### 本文
_____

国際カルテル調査

国際カルテルが会社を滅ぼす

ー日本企業の取るべき対応策ー

ザ・リッツ・カールトン東京で開催されたリーガルテック展で国際カルテル対応の専門家であるベイカー&マッケンジー法律事務所の井上朗弁護士が「リーガルテクノロジーを使った国際カルテル事案への対応策」というテーマで講演されました。

競争法の共通化で、カルテル摘発は世界規模で

ベイカー&マッケンジー法律事務所は、世界48カ国に77の事業所があり、独禁法対策専門の部門で350人の弁護士を擁しています。井上先生は、このグループの東京オフィスを担当しています。「反トラスト法のコンプライアンスを実現しなければ、会社が潰れてしまう。」これが、井上先生が日本の企業の方にいつも伝えるメッセージです。

国際カルテルの摘発事件は増加しています。かつてのカルテルは完全な密室で行われ、証拠収集が困難でした。ところが、リニエンシー(違反行為を自主的に申告することで罰金・罰則などが軽減される制度)やアムネスティプラス(違反事実Aについて調査を受けている場合、別の違反事実Bを申告することでAについても刑罰が軽減される)というインセンティブが設けられ、また、企業の善管注意義務としても社内調査と積極的な申告が求められるようになり、証拠が芋づる式に集まりやすくなりました。各国当局間の情報交換も活発になり、競争規制当局は国境を越えて徹底した摘発を行う構えです。

_____

### 提供情報
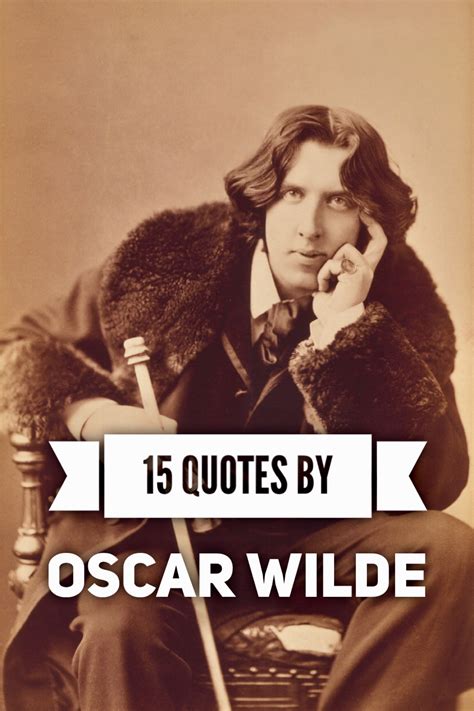 15 Quotes by Oscar Wilde that are sharp and witty - Roy Sutton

_____

### 作業指示
次の1.〜3.が本文の内容と合っているかを「はい」か「いいえ」で答え、決め手となる本文の語句を原文どおりに引用してください。
1. ベイカー&マッケンジー法律事務所は世界48カ国に事業所を持っている。
2. 井上弁護士はこのグループのニューヨークオフィスを担当している。
3. かつてのカルテルは証拠を集めやすかった。
一覧は使わず、本文だけを手がかりにしてください。

### 回答
1. はい。「世界48カ国に77の事業所があり」
2. いいえ。「このグループの東京オフィスを担当しています」
3. いいえ。「かつてのカルテルは完全な密室で行われ、証拠収集が困難でした」